Category Archives: columnstore

Clustered columnstore: on-disk vs. in-mem

This post will highlight the fairly wide gap in functionality between clustered columnstore indexes for on-disk tables compared to memory-optimized tables, for SQL 2016.

The first thing to note – which is not specific to columnstore for either type of table – is that Microsoft chose a really poor name for this type of index.

Why do I say that?

For the following reasons:

1. Traditional/regular clustered indexes physically sort data, but data within a columnstore index is unordered (that’s true for clustered and nonclustered columnstore indexes).

2. For a traditional/regular clustered index, the key columns are added to all nonclustered indexes. Columnstore indexes don’t have a “key” so nothing about them gets copied to any nonclustered indexes.

Now that we’ve established the issues with the name – and the potential confusion as a result – let’s get to the differences between clustered columnstore indexes for on-disk tables compared to memory-optimized tables.

The only type of columnstore index you are allowed to create on a memory-optimized table is a clustered columnstore. But as you’ll find out in a moment, that naming  convention has it’s own set of issues when discussing memory-optimized tables…..

1. Primary data source

On-disk: When you create a clustered columnstore index on a disk-based table, it actually replaces the rowstore, and becomes the primary data source. Columnstore compression typically reduces the storage footprint greatly (often by ~90% or so), depending on the specific data types represented in the table.

Memory-optimized: When you create a clustered columnstore index on a memory-optimized table, the rows in memory remain the primary data source. Creating a “clustered columnstore” index on a memory-optimized table actually increases the storage footprint (same for nonclustered HASH and RANGE indexes ) by about 10%. That’s why I say that all indexes on memory-optimized tables are nonclustered (because they are). Keep in mind that “storage footprint” in this case means “additional memory”. Despite what you may have read or heard elsewhere, clustered columnstore indexes on memory-optimized tables are persisted to disk, so that also take up space on your persistent storage. This reason this is done is to reduce the impact on RTO (see my blog post here for more info).

2. Schema changes

On-disk: After adding a clustered columnstore index to an on-disk table, you can use ALTER TABLE to modify the schema, adding or dropping both columns and nonclustered indexes.

Memory-optimized: After adding a clustered columnstore index to an memory-optimized table, you can not use ALTER TABLE to modify the schema.
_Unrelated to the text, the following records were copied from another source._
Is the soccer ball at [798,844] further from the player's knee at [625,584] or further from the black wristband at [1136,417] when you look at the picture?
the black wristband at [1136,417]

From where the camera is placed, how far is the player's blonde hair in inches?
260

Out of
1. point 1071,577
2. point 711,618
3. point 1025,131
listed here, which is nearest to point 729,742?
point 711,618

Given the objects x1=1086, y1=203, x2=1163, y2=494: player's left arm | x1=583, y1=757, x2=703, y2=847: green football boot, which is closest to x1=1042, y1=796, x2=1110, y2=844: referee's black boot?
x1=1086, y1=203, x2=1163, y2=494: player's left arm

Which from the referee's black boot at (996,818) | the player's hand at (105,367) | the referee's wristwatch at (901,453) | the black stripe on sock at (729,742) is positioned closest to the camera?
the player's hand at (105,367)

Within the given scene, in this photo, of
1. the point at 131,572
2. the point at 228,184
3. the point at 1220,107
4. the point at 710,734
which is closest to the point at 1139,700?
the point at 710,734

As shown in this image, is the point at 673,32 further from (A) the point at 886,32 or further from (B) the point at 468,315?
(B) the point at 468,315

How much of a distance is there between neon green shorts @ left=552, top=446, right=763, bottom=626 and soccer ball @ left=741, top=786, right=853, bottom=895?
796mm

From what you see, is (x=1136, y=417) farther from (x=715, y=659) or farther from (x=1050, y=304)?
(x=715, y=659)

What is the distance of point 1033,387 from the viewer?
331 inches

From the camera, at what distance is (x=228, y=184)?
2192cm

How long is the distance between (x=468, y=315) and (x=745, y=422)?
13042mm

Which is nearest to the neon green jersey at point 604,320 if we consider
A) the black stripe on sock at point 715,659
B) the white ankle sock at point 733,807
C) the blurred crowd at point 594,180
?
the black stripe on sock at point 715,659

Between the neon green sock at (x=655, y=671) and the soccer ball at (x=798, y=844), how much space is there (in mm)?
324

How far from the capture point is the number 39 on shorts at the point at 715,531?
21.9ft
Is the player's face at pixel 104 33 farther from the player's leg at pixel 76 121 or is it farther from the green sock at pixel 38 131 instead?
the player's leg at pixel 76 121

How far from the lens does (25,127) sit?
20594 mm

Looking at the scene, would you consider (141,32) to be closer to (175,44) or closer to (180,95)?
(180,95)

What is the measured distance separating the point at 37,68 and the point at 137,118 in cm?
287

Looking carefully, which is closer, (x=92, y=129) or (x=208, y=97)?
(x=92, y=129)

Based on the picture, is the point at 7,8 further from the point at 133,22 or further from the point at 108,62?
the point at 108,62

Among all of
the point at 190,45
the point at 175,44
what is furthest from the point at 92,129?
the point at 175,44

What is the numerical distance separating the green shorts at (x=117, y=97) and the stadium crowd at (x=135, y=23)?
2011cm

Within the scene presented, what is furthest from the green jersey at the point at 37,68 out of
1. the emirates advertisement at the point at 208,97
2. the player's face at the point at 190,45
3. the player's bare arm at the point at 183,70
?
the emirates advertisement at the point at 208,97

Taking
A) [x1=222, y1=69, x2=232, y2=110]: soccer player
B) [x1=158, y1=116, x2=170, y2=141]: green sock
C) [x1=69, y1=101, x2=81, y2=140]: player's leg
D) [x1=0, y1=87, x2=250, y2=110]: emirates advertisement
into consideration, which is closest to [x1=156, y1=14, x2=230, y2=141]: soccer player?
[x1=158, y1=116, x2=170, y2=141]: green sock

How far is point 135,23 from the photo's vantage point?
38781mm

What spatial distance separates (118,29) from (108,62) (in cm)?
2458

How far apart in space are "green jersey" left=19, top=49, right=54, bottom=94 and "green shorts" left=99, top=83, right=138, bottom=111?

The schema becomes read-only, but of course you can still perform DML on the table.

3. LOB data

On-disk: You can create a clustered columnstore index on an on-disk table that has LOB data in vNext (not SQL 2014 or 2016).

Memory-optimized: As of vNext RC1, LOBs are not supported for memory-optimized tables, although this might change by the time we get to RTM.

4. NC indexes

On-disk: After you create a clustered columnstore index on an on-disk table, you can use ALTER TABLE to create nonclustered indexes.

Memory-optimized: After you create a clustered columnstore index on a memory-optimized table, you can not use ALTER TABLE to create nonclustered indexes, but they can be created inline as part of the CREATE TABLE statement.

5. Parallelism

On-disk: When you query an on-disk table that has a columnstore index, the database engine can use parallelism to process the results more quickly.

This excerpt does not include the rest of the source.